* _本文_:
オープニングが大変静かで印象的です。荒野の中の荒れ果てたたたずまいの家に男が一人やってきます。誰もいないのかと思っていると、中から女性が現れて、男を中へと招き入れます。家の中には、若い男や中年の男女など何人もの人がいて、入ってきた男は検死医であることがわかります。そして、二階の部屋へと案内されます。ここまでの静かな展開がすごく怖いのですよ。ああ、これってすごいホラーなのかな?って思わせるのですが、場面が変わって都会のバーで強い酒を飲んでる女弁護士に話が移り、ドラマは法廷劇として展開していきます。

果たして、エミリーの死は、神父の悪魔祓いによるものなのかが法廷で争われます。エミリーは確かに奇妙なものを見たり聞いたりしているようで、精神科医にも通っていました。しかし、ある時を境に医学療法をあきらめ、神父と信仰の力にすがるようになっていきます。彼女にとっては悪魔にとりつかれたとしか思えなくても、周囲の人間からは、精神的な病気として見えてしまう。証言台に立つ精神科医は、医学的治療を中止したことが死につながったと証言します。しかし、神父自身も悪魔の姿を見、彼女の状態から悪魔憑きであると確信し、教会の許可を得て悪魔祓いを行ったのです。拒食や自傷行為に走る彼女を何とか救おうとし、医学療法も併用しようとした神父ですが、悪魔祓いの後、医学療法をエミリー自身が拒否したことがわかってきて、ラストで示される意外な真実は、なかなかに感動的でありました。

ここからは結末に触れてしまうので、ご容赦のほどを。

エミリーは病気だったのか、悪魔憑きだったのか、映画はそこんところは明確にしないまま終わります。ただ、ラストで示される彼女の手紙から、この苦しみを乗り越えるために、科学ではなく、神への信仰を選択したことがわかります。彼女にとって、悪魔だろうが病気だろうが同じこと、どちらにしても神に選ばれた彼女の試練として受け入れようとするのです。ここで、映画は、悪魔の存在云々よりも、人間が信仰に何を求めるのかという物語にすり替わる(表現よくないけどそんな感じ)のです。ここで、「へえー」と感心してしまいました。私から見れば、単に胡散臭いだけの「オーラの泉」のおっさんも逆境にある人にとっては、癒しや救いになるのかもしれないなあ、ってところに思いが至ってしまったのです。エミリーは神を信じ、神の試練を受け入れることで、死をもって、悪魔に打ち勝つことができたのです。宗教とか信仰ってのは、ギリギリのところにいる人にとっては、時として大きな力になる、だから、神父も命がけで信仰に走ることもできるんだなあってところがなかなかに感動モノだったわけです。

ただ、この映画では、弁護士の身辺でも不可思議な現象が起こったりするというのが、余計なエピソードでした。あくまで、内面世界で、医学と信仰の間の葛藤にしとけばよかったのに、客観的に悪魔の存在が実感できてしまうと、お話の興味が「悪魔は実在するのか」という方向に行ってしまうのです。そして、悪魔の実在については、この映画は結論を出さないので、ホラー映画としてのサービスのつもりが、却ってドラマの腰を弱くしてしまったようです。

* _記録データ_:
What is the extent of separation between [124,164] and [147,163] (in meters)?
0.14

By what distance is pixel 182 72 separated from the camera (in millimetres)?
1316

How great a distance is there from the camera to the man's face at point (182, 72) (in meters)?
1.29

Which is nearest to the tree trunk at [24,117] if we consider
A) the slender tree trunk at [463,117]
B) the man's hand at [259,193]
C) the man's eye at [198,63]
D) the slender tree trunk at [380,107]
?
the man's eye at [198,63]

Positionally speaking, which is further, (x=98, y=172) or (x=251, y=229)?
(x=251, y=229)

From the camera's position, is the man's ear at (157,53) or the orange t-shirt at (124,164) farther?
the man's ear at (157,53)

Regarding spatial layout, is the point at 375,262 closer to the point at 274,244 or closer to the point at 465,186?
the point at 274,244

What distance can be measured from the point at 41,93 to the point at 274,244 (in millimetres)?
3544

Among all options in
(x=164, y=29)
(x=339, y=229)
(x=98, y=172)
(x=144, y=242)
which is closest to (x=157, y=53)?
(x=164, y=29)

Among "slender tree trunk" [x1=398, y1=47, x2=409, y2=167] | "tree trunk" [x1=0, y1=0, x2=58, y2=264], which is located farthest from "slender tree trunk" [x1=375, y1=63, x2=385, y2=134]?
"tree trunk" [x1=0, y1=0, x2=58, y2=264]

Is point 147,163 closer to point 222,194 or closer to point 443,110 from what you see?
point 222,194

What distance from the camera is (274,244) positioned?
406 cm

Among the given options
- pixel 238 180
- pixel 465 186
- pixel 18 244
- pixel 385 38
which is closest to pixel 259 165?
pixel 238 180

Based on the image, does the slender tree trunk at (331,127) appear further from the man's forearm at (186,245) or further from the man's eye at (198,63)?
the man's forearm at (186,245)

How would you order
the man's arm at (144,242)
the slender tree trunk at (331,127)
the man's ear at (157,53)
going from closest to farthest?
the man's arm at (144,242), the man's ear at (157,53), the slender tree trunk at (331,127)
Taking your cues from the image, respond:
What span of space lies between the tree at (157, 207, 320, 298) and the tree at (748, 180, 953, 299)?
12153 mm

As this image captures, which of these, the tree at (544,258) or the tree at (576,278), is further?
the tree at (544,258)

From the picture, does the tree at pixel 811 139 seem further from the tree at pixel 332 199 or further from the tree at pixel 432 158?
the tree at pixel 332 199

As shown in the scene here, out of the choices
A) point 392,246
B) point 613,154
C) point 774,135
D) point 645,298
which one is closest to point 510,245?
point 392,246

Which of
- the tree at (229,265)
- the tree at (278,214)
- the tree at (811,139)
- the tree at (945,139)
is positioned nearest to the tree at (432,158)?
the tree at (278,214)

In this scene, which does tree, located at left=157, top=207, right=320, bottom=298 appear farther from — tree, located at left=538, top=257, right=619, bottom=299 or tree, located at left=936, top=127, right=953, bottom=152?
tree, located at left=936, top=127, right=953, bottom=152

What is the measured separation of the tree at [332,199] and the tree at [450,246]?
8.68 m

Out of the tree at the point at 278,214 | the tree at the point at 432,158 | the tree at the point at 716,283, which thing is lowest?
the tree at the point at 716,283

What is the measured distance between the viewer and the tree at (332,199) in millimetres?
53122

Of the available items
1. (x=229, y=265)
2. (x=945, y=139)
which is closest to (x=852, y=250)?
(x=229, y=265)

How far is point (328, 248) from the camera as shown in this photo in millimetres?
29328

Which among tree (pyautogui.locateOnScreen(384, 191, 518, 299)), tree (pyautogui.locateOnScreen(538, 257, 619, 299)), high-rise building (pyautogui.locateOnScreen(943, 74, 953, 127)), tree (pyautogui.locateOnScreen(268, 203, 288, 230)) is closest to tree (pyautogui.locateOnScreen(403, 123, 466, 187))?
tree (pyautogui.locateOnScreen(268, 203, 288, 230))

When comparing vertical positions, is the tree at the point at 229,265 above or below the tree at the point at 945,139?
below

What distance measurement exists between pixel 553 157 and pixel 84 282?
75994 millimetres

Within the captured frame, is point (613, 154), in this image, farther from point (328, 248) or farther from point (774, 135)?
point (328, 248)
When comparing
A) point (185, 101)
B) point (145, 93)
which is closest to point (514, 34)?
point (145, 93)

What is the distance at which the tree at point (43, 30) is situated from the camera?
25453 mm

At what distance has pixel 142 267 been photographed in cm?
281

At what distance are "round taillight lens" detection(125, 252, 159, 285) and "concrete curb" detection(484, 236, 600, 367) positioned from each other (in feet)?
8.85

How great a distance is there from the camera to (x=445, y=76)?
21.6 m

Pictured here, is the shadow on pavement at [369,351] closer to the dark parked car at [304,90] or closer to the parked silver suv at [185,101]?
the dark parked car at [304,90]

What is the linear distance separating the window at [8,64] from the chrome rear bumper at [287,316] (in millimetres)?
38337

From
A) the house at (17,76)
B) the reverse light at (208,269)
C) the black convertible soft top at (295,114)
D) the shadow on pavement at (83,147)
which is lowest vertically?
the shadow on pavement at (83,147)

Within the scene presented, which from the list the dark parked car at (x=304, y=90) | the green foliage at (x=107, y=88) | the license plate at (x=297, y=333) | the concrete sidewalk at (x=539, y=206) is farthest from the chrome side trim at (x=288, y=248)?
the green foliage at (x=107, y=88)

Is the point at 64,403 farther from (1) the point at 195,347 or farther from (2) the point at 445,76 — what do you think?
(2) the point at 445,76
==
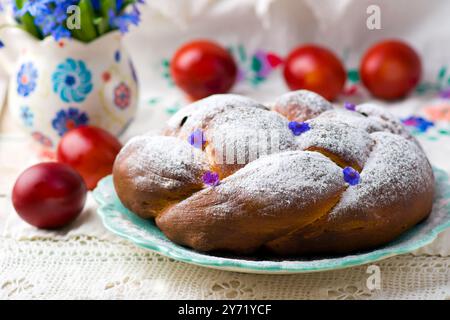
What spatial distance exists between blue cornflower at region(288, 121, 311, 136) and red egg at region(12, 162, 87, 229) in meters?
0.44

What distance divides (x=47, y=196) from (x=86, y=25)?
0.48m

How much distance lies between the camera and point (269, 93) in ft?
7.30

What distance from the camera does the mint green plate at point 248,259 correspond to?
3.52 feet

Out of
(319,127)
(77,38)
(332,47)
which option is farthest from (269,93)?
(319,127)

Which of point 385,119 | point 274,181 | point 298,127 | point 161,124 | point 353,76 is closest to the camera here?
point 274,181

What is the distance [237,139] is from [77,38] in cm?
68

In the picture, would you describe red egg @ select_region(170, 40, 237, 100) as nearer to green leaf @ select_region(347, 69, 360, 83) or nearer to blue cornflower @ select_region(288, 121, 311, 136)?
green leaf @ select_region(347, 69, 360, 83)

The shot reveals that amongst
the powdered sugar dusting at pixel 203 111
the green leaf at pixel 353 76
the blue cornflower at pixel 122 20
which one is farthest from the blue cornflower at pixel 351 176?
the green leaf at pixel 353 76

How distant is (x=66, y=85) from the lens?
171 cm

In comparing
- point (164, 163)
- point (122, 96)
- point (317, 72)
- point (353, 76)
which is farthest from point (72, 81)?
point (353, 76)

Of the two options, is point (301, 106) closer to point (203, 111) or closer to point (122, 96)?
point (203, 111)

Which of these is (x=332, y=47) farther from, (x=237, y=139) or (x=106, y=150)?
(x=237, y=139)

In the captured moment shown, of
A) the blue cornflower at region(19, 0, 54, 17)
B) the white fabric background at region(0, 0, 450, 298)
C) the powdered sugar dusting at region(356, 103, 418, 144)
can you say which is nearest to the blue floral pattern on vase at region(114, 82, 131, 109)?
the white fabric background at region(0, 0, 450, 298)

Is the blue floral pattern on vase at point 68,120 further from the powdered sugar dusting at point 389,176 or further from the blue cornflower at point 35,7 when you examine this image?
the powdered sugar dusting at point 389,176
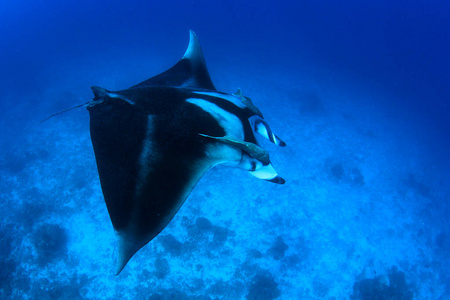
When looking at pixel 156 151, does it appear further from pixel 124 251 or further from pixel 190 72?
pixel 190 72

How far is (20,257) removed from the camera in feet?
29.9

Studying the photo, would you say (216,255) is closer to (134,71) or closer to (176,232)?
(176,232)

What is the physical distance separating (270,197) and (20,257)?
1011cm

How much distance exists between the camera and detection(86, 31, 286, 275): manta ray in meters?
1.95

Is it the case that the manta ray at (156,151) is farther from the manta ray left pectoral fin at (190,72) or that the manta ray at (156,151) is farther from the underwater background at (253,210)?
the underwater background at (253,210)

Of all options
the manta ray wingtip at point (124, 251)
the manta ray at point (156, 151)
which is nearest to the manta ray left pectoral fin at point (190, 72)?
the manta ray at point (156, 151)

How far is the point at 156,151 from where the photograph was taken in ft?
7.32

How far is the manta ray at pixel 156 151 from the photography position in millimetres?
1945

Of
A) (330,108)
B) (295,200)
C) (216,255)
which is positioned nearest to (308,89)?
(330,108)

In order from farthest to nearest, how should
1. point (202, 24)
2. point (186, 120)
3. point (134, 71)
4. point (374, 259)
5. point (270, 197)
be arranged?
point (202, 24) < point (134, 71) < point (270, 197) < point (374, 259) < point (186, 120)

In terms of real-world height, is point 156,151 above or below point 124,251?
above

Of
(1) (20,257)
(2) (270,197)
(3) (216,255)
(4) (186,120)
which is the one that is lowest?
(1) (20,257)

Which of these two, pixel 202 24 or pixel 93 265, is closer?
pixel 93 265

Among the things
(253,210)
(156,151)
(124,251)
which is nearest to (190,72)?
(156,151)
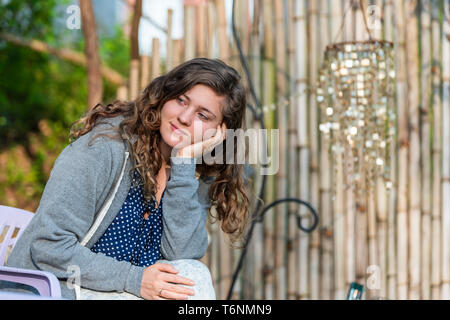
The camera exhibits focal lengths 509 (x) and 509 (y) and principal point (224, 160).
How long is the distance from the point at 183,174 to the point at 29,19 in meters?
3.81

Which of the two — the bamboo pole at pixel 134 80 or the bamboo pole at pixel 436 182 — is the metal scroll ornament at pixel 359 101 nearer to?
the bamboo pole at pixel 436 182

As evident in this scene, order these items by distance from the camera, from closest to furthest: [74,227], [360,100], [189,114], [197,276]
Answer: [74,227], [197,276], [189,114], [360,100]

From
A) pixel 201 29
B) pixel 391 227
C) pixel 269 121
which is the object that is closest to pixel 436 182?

* _課題の目標_:
本文のうち、「果たして、エミリーの死は、神」で始まり「かなかに感動的でありました。」まで続く箇所を一字も変えずに引用せよ。

* _課題の出力_:
果たして、エミリーの死は、神父の悪魔祓いによるものなのかが法廷で争われます。エミリーは確かに奇妙なものを見たり聞いたりしているようで、精神科医にも通っていました。しかし、ある時を境に医学療法をあきらめ、神父と信仰の力にすがるようになっていきます。彼女にとっては悪魔にとりつかれたとしか思えなくても、周囲の人間からは、精神的な病気として見えてしまう。証言台に立つ精神科医は、医学的治療を中止したことが死につながったと証言します。しかし、神父自身も悪魔の姿を見、彼女の状態から悪魔憑きであると確信し、教会の許可を得て悪魔祓いを行ったのです。拒食や自傷行為に走る彼女を何とか救おうとし、医学療法も併用しようとした神父ですが、悪魔祓いの後、医学療法をエミリー自身が拒否したことがわかってきて、ラストで示される意外な真実は、なかなかに感動的でありました。